Здесь он приостановился и сделал в конце страницы сноску о своем образовании — мудрую, проницательную сноску, для него-то мало существенную, но наверняка имеющую значение для того, кто будет читать это письмо, ибо они там в Лондоне чтят безраздельно и не по рангу этого выскочку, которого придется упомянуть. Корф написал, нахмурившись, но себя привычно превозмогая ради пользы задуманного дела:
«Он был воспитан в Царскосельском лицее в самую светлую его эпоху и принадлежал к одному выпуску с Пушкиным». Нате вам, пользуйтесь костью, недоумки, ничего не понимающие в иерархии истинной человеческой значимости. Ну-с, теперь может продолжать пожелавший остаться неизвестным беспристрастный мыслитель, оценивающий по справедливости незаурядную личность барона Корфа.
«В государственном совете, в главном правлении училищ, в опекунском совете — он теперь член всех этих установлений, — как и в разных высших комитетах, часто раздавалась увлекательная и энергическая его речь за правду, за все доброе и полезное, и часто предупреждала она много дурного и нелепого.
Из хаоса библиотеки, называвшейся Публичною, но в существе представлявшей только огромную кладовую без света и без жизни, Корф успел создать такой дом науки, который если еще не первый в мире по своему богатству, то, конечно, первый по своему устройству, и особенно по той либеральности и приветливости, с которой принимаются и удовлетворяются многочисленные его посетители от первого вельможи до крепостного человека, от знатнейшей дамы до повивальной бабки…»
Да зачем это я о библиотеке, подумал он, отрываясь от бумаги, и его длинное, гладкое лицо хмуро сморщилось. К чему это я о библиотеке? Ах да, вот какая была здесь тонкая мысль: на детище это я, то есть Корф, и пожертвовал весь гонорар от злополучной книги. То есть бескорыстие и преданность просвещению вкупе с храмом его. Да-да-да. И нисколько не жаль денег, как удачно совпало. Что же еще следует помянуть из того, что близко этому злобному Искандеру и его приятелю, скорбному пииту-меланхолику, виршеплету не бог весть каких дарований? Куда конь с копытом, черт бы их обоих побрал! Вот еще, пожалуй…
«Наконец, тому же лицу наша литература и наша наука обязаны чрезвычайно верным шагом — уничтожением по его докладу в самые первые месяцы нынешнего царствования тайного, порожденного политическим страхом 1848 года цензурного комитета, который представлял настоящую литературную инквизицию, тем более страшную, что она карала писателей и цензоров, ни у кого не спрашивая ответа и сама ни перед кем и ни за что не отвечая».
Но это же вам, Модест Андреевич, вашему письменному доносу, сохранившемуся в архивах для потомства, и обязан своим созданием этот действительно страшный цензурный комитет. Вы тогда хотели занять министерское кресло, и вот представился удобный случай: министр, ведавший цензурой, пошатнулся. Во Франции революция, в умах брожение, а вы — раз — и донос.
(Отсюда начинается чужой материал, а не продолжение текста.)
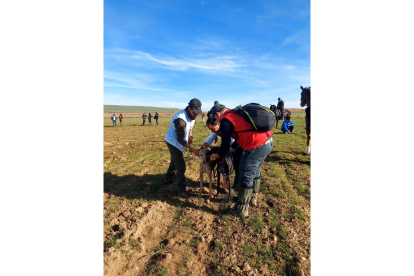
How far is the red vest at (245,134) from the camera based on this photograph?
316 cm

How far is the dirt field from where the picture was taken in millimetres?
2695

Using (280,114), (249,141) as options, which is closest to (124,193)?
(249,141)

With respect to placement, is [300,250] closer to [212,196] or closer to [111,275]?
[212,196]

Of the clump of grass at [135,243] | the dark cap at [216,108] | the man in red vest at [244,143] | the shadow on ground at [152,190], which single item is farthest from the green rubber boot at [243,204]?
the clump of grass at [135,243]

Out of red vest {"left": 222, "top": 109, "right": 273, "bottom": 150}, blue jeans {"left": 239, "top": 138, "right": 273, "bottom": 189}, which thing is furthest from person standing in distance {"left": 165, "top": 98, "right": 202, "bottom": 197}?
blue jeans {"left": 239, "top": 138, "right": 273, "bottom": 189}

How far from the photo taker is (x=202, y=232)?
3391mm

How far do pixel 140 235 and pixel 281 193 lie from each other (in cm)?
352

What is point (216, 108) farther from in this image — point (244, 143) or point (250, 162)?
point (250, 162)

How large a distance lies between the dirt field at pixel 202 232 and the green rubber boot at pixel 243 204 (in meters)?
0.13

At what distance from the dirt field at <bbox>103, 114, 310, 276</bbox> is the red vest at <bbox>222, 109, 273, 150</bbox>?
5.38 feet

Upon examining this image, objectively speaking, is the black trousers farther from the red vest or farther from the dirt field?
the red vest

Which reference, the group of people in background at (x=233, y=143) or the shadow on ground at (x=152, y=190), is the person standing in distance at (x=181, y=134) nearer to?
the group of people in background at (x=233, y=143)

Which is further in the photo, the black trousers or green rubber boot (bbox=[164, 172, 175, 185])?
green rubber boot (bbox=[164, 172, 175, 185])

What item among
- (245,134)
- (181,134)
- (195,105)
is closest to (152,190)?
(181,134)
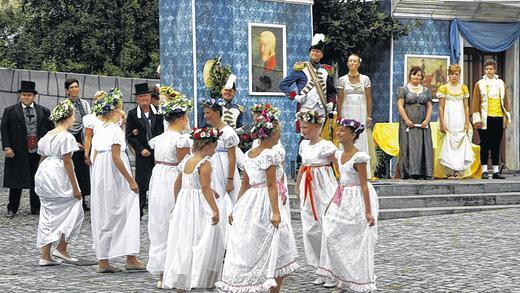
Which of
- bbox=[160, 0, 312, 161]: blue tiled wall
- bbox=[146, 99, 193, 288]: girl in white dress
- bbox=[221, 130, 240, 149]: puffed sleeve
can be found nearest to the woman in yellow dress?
bbox=[160, 0, 312, 161]: blue tiled wall

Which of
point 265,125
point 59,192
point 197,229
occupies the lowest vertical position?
point 197,229

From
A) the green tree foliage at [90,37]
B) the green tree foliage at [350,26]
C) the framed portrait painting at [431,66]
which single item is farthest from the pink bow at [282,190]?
the green tree foliage at [90,37]

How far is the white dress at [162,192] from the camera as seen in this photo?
1005 cm

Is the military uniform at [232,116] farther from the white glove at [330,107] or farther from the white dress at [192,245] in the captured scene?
the white dress at [192,245]

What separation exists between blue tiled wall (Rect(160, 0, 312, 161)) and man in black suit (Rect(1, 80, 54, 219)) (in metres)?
3.05

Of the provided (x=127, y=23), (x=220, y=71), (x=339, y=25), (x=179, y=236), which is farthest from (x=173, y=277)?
(x=127, y=23)

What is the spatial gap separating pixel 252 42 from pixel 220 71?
1.00m

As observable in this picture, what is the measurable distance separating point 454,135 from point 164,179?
846 centimetres

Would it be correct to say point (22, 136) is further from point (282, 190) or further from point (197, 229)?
point (282, 190)

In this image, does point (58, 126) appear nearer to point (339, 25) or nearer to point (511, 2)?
point (339, 25)

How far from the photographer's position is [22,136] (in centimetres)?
1586

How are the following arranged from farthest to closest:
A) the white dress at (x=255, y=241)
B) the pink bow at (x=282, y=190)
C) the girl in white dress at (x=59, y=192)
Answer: the girl in white dress at (x=59, y=192) < the pink bow at (x=282, y=190) < the white dress at (x=255, y=241)

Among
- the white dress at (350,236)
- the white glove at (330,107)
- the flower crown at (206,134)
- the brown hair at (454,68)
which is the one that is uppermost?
the brown hair at (454,68)

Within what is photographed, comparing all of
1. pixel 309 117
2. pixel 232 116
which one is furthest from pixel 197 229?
pixel 232 116
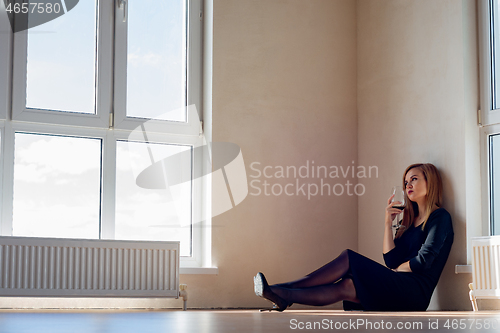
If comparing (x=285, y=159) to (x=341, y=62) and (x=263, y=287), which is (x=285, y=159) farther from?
(x=263, y=287)

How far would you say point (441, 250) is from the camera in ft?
12.5

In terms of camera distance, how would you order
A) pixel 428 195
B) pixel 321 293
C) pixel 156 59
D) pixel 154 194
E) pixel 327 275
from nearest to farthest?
1. pixel 321 293
2. pixel 327 275
3. pixel 428 195
4. pixel 154 194
5. pixel 156 59

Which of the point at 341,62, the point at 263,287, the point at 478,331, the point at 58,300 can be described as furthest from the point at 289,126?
the point at 478,331

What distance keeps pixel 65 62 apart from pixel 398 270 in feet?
9.07

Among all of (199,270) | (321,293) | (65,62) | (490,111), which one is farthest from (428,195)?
(65,62)

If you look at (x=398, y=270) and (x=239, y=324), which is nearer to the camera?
(x=239, y=324)

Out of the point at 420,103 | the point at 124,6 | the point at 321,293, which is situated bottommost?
the point at 321,293

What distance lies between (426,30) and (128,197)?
2530 mm

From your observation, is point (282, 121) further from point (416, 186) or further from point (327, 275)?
point (327, 275)

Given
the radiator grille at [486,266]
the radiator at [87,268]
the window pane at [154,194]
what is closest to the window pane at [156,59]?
the window pane at [154,194]

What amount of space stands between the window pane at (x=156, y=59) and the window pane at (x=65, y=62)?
298 mm

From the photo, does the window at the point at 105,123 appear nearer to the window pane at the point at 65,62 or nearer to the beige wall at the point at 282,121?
the window pane at the point at 65,62

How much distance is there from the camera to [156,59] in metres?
4.58

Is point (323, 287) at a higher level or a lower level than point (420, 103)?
lower
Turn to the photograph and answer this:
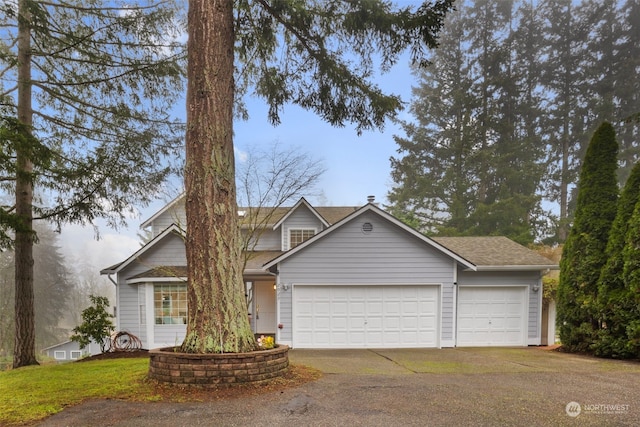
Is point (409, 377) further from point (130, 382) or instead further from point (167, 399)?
point (130, 382)

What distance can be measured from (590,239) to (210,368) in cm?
950

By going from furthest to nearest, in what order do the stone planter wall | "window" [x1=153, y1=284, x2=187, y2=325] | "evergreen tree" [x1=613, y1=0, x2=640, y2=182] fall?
"evergreen tree" [x1=613, y1=0, x2=640, y2=182], "window" [x1=153, y1=284, x2=187, y2=325], the stone planter wall

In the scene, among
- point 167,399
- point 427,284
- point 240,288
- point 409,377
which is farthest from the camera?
point 427,284

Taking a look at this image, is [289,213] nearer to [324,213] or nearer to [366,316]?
[324,213]

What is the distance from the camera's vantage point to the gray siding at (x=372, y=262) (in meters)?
10.2

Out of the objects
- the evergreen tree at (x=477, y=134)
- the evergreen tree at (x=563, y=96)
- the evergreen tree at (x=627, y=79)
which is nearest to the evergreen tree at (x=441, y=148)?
the evergreen tree at (x=477, y=134)

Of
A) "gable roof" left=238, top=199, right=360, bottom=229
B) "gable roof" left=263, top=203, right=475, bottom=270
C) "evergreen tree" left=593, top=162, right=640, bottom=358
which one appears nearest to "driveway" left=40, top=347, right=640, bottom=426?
"evergreen tree" left=593, top=162, right=640, bottom=358

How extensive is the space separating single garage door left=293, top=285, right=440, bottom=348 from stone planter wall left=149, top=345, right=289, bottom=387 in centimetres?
553

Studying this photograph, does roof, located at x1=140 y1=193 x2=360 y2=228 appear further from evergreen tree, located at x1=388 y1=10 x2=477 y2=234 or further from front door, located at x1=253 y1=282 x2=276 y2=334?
evergreen tree, located at x1=388 y1=10 x2=477 y2=234

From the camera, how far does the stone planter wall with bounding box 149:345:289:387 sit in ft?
14.7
В литературе, мол, один бог знает, что делается, а два ведущих журнала вовсе распоясались, чуть не прямой пропагандой заняты. Очень, очень вовремя. Жаль только, что опять мимо. Ввели вас в этот страшный комитет, в значительной мере вашим же доносом основанный и открывший эпоху цензурного террора. До сих пор с содроганием вспоминают о нем историки литературы и журналистики. Комитет обращал внимание на междустрочный смысл сочинений, предполагаемую цель автора (так любого засудить можно), а также приличие и уместность статей вообще. Видным его деятелем были вы, Модест Андреевич.